Une Croix de chevalier Steinhauer & Lück mesure 48,19 millimètres de largeur et 54,12 millimètres de hauteur, pour un poids de 28,79 grammes sans l'anneau de suspension. L'avers présente la date 1939 sur le bras inférieur et un emblème national en relief sur le bras supérieur. Le revers porte la date 1813 sur le bras inférieur, en référence à l'année de fondation de l'ordre de la Croix de fer. Une bélière ovale ou ronde substantielle est soudée à l'argent au sommet du cadre. La décoration se porte sur un large ruban de cou au motif classique de la Croix de fer – noir avec des bordures blanches et une bande centrale rouge, d'environ 45 mm de largeur.
Critères d'attribution et système gradué
Pour être éligible à la Croix de chevalier, un soldat devait généralement déjà détenir la Croix de fer de 1re classe 1939, bien que dans certains cas les deux distinctions aient été décernées simultanément. La Croix de chevalier était attribuée pour des raisons très variées et à travers tous les grades – d'un commandant supérieur reconnu pour sa direction habile des troupes au combat à un simple soldat honoré pour un seul acte de bravoure militaire exceptionnelle. Le critère central demeurait toujours une bravoure ou un commandement exceptionnel sur le champ de bataille, dépassant les exigences de la Croix de fer de 1re classe.

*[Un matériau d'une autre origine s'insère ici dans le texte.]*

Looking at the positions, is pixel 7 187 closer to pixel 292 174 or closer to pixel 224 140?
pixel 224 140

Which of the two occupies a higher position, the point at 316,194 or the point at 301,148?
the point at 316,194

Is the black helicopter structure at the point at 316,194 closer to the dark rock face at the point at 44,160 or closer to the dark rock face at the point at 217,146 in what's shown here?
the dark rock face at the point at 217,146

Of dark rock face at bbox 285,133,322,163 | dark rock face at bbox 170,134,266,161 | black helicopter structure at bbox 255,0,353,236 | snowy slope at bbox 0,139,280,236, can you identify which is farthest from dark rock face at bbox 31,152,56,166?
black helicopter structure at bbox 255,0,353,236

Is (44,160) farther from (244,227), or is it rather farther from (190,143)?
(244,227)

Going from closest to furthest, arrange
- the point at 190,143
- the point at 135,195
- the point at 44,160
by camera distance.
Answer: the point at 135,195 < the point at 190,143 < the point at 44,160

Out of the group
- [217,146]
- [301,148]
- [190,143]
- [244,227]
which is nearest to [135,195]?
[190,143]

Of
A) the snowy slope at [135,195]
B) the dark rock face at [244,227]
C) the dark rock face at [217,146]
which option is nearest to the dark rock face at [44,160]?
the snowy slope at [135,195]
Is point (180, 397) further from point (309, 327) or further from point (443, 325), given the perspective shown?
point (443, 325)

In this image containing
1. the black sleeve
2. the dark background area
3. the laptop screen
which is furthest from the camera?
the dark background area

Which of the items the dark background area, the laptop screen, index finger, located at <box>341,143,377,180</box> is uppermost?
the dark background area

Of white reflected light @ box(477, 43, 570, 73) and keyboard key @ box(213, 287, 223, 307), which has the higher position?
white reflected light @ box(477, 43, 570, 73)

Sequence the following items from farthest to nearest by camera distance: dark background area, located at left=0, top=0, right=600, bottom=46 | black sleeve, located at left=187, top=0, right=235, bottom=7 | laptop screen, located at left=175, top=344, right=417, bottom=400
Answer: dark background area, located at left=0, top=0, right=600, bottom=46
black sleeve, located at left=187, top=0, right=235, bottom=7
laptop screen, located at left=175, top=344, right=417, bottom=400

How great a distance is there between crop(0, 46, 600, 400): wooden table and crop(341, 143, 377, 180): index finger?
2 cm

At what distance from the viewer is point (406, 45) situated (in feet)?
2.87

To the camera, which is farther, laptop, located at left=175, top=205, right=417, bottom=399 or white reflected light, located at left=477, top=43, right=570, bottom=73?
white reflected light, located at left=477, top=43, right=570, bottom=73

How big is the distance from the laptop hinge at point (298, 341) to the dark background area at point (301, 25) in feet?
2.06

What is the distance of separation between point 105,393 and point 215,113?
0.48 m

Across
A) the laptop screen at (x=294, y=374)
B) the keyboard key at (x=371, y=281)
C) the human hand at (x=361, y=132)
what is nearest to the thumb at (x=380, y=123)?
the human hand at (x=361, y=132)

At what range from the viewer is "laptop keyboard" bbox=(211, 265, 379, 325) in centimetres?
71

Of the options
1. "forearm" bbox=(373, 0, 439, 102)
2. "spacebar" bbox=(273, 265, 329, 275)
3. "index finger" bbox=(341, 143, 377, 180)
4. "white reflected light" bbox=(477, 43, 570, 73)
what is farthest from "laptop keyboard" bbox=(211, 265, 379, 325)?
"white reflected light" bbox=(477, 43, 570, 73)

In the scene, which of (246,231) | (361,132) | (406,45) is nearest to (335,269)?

Des degrés supérieurs furent introduits au fil du conflit. En 1940, les Feuilles de chêne à la Croix de chevalier furent instituées. En 1941, deux grades supplémentaires apparurent : la Croix de chevalier avec Feuilles de chêne et Glaives et la Croix de chevalier avec Feuilles de chêne, Glaives et Brillants. Fin 1944, le degré ultime fut créé – la Croix de chevalier avec Feuilles de chêne en or, Glaives et Brillants, attribuée une seule fois à Hans-Ulrich Rudel le 29 décembre 1944. Les Archives fédérales allemandes documentent 863 attributions de Feuilles de chêne, 147 de Glaives et 27 de Brillants.
La bataille de Kovel – Contexte historique de l'attribution
Ce lot est directement lié à la défense de la forteresse de Kovel au printemps 1944. Kovel, une ville clé située dans l'actuel ouest de l'Ukraine (alors territoire polonais), fut déclarée Festung (forteresse) par le commandement allemand et fut encerclée par des unités soviétiques le 18 mars 1944 lors de l'offensive de Polésie. En mars et avril 1944, Kovel devint le théâtre de combats acharnés entre la 5e division blindée SS « Wiking » et l'Armée rouge.
La Heeres-Artillerie-Abteilung 426 était une unité d'artillerie motorisée du Front de l'Est, équipée d'obusiers tractés par des RSO. Cette unité se trouvait au cœur des décorations attribuées durant l'apogée des combats autour de la poche de Kovel en avril et mai 1944.
Histoire d'après-guerre
Après la guerre, la législation allemande interdit le port d'insignes comportant la croix gammée. Le 26 juillet 1957, le gouvernement ouest-allemand autorisa des Croix de chevalier de remplacement dans lesquelles la croix gammée était remplacée par un bouquet de feuilles de chêne. Ces décorations dénazifiées furent délivrées aux vétérans allemands ayant reçu la décoration originale sous le Troisième Reich. La production de ces pièces de remplacement cessa en 1986.
Au-delà de la Croix de chevalier elle-même, ce lot comprend un ensemble remarquable de décorations et de documents, incluant la Croix allemande en or, la Croix de fer de 1re et 2e classe, l'insigne général d'assaut, la médaille du Front de l'Est et la Croix d'honneur des combattants du front 1914-18 – cette dernière attestant d'un service durant la Première Guerre mondiale. Les effets complets de la dernière vareuse de campagne du récipiendaire en tant que commandant d'artillerie, ainsi que la documentation et les coupures de presse, complètent un ensemble complet conservé directement par la famille du récipiendaire d'origine.